A comparison of heparin/warfarin and enoxaparin thromboprophylaxis in spinal cord injury: the Sheffield experience

Abstract
Objectives: To compare the safety and effectiveness of two different thromboprophylactic protocols in the management of patients with spinal cord injury – one using heparin/warfarin and the other using enoxaparin. Study design: Retrospective. Setting: Princess Royal Spinal Injuries Unit, Sheffield, UK. Methods: Retrospective review of two cohorts of patients with acute spinal injury admitted to a supra-regional spinal injuries centre and treated with different pharmacological agents. One group received heparin/warfarin in combination with antiembolism stockings and mechanical measures for thromboprophylaxis whereas the second group received enoxaparin in combination with the other measures. Patients who developed clinical symptoms suggestive of deep vein thrombosis or pulmonary embolism were investigated as appropriate. Results: Four of the 101 patients on heparin/warfarin developed symptoms of venous thromboembolism compared to 13 of the 72 who were on enoxaparin.

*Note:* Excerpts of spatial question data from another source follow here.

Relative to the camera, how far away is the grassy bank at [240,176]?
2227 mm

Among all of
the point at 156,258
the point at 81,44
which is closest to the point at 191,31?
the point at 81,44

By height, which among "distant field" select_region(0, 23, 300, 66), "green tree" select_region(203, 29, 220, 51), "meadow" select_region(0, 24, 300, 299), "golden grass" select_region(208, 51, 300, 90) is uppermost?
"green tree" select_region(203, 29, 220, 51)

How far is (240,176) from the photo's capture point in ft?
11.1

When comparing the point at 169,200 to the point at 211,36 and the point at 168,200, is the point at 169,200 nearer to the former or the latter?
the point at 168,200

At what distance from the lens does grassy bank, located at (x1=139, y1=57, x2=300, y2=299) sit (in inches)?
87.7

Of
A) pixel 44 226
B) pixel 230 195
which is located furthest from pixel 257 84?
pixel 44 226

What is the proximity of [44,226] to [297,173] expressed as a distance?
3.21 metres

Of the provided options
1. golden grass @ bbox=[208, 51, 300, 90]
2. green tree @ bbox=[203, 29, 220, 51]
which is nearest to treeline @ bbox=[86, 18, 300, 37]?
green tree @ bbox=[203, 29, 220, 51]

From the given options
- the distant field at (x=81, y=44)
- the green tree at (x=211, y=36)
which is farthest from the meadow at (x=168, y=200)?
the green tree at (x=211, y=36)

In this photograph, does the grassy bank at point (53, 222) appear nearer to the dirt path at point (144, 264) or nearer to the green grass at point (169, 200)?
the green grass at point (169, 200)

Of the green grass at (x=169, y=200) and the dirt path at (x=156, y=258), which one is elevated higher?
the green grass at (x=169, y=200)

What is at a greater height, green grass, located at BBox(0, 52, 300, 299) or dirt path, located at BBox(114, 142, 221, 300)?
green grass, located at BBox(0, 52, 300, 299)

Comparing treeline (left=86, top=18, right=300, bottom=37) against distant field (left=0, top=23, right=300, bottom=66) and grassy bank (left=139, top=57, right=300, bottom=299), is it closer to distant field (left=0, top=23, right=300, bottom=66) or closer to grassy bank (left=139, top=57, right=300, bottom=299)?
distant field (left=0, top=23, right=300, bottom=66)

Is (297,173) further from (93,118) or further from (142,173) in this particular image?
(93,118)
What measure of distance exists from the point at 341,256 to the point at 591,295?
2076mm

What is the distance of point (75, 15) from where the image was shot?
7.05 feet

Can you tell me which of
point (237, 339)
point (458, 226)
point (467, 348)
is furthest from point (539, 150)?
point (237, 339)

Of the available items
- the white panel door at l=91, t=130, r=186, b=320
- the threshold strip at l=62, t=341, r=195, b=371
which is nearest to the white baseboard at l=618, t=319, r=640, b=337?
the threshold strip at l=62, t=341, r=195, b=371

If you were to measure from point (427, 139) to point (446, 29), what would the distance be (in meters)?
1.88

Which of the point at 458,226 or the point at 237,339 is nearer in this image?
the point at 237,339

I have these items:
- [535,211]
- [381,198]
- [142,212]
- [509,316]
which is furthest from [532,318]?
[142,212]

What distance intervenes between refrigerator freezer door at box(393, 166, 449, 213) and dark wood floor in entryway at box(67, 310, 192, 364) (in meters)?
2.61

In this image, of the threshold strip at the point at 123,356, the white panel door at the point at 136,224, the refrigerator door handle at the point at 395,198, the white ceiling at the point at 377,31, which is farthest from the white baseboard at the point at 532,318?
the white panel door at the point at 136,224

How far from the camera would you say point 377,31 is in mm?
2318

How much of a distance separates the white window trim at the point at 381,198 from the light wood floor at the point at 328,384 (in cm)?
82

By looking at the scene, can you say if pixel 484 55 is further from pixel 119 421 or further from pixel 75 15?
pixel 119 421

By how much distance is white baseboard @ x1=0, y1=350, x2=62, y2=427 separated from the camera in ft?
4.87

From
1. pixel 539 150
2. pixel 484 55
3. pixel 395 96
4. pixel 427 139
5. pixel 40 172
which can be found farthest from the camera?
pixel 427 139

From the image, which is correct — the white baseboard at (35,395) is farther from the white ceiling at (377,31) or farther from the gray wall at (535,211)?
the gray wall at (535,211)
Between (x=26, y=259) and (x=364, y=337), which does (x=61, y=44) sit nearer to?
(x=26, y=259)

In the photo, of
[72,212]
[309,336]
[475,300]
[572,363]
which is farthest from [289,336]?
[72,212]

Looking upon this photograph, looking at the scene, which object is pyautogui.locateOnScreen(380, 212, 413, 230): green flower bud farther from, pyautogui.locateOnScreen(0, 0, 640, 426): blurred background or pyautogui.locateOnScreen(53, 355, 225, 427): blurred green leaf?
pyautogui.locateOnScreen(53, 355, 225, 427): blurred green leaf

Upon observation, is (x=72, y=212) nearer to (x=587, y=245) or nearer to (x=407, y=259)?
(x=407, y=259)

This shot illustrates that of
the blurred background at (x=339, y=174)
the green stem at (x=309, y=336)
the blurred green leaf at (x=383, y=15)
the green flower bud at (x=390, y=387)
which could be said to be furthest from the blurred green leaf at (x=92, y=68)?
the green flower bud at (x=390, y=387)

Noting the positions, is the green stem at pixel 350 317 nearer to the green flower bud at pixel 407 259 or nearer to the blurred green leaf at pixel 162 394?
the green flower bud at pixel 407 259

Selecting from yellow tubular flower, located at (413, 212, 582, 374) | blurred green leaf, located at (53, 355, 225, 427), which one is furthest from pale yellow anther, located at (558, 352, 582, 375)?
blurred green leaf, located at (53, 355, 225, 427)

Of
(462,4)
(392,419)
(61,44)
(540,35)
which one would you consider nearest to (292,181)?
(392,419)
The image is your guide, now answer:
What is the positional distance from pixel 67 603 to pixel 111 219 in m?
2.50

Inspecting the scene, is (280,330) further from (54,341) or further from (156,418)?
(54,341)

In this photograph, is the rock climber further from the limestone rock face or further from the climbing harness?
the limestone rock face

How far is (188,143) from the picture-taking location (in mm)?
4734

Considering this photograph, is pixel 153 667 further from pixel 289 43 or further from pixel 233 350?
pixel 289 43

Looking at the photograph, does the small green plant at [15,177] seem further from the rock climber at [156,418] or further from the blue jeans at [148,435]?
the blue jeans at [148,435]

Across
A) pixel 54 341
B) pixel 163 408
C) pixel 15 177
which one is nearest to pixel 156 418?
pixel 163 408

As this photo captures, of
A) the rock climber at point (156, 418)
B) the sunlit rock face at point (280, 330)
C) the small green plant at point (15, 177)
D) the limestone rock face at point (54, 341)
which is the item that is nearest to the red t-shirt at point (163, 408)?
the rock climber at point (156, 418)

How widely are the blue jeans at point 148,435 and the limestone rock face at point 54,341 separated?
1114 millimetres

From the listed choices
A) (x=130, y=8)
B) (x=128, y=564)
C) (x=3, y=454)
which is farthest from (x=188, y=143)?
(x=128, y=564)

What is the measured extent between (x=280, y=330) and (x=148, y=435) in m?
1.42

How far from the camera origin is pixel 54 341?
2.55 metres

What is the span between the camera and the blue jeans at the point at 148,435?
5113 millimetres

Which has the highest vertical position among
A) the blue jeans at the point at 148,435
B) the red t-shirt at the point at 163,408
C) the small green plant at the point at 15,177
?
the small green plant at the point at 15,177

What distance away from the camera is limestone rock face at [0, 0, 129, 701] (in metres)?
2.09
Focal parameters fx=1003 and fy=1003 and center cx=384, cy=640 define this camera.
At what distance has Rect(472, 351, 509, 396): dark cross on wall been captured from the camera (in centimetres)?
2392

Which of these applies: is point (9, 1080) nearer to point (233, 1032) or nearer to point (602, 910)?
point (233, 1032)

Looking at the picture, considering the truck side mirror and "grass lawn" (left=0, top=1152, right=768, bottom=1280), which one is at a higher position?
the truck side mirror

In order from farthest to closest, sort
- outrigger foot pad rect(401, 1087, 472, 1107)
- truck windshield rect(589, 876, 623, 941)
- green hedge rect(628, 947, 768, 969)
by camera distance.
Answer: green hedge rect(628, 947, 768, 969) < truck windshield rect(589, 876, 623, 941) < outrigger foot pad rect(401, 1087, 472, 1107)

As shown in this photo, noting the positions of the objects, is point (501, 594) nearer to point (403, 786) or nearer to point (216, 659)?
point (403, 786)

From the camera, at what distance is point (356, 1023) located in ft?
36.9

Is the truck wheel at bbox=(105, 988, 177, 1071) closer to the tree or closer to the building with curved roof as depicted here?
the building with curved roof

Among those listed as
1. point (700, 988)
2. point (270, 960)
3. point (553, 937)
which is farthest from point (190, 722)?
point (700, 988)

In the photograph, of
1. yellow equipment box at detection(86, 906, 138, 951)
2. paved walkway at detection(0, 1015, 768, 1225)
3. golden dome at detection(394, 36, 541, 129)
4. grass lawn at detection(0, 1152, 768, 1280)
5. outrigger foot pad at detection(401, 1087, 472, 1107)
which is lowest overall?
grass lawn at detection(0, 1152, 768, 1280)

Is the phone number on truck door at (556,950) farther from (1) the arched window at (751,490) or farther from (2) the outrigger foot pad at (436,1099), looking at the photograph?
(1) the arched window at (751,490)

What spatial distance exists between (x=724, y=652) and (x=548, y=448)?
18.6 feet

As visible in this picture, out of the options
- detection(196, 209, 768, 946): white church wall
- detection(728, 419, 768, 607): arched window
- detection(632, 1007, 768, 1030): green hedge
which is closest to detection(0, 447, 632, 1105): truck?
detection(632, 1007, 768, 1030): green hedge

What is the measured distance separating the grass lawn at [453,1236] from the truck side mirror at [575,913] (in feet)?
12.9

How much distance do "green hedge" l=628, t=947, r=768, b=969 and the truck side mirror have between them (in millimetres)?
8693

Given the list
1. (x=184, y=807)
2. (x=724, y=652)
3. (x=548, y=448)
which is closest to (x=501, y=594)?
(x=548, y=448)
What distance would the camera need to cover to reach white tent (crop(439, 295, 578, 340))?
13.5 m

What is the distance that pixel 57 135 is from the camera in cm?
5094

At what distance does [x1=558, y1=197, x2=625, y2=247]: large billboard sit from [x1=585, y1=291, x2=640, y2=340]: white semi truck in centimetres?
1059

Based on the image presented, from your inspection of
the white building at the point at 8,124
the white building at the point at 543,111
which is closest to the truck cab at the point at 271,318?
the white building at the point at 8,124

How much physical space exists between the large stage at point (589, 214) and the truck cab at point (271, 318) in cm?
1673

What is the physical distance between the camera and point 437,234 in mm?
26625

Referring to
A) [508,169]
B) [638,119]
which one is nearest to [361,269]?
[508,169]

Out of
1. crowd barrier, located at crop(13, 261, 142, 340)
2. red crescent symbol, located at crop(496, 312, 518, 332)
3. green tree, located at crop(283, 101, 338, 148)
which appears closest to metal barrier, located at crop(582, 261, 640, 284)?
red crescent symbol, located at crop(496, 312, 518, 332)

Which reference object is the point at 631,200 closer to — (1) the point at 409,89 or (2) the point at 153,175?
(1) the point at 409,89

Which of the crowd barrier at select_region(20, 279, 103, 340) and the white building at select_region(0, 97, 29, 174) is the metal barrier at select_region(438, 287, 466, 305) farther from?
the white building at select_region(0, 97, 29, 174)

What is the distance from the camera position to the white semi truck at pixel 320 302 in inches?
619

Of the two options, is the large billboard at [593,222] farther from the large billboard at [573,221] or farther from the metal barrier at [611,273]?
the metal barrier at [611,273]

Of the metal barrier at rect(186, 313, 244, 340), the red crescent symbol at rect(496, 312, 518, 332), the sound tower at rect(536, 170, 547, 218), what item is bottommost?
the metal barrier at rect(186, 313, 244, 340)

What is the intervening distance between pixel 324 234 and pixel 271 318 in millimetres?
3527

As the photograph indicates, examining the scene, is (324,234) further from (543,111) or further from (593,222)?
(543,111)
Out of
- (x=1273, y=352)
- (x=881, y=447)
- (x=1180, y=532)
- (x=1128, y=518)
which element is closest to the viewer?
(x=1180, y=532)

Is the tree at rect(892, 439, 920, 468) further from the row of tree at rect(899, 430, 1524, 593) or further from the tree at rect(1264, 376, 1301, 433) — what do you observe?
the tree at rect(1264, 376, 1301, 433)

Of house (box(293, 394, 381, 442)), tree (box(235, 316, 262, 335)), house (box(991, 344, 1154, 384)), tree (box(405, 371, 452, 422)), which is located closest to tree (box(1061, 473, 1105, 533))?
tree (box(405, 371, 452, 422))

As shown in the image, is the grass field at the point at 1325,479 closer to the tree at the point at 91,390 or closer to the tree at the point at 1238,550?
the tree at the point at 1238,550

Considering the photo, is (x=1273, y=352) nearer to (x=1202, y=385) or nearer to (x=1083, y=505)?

Of the 13, three had been on 40 mg of enoxaparin daily and 10 on 20 mg enoxaparin daily. Six patients on enoxaparin and one patient on warfarin developed thromboembolic complications after they had been mobilised and the anticoagulant discontinued. Eight patients on warfarin prophylaxis and three patients on enoxaparin developed haemorrhagic complications necessitating cessation of therapy. Conclusion: This study suggests that the traditional protocol of warfarin/heparin for thromboprophylaxis in spinal cord injury patients remains a safer option than enoxaparin.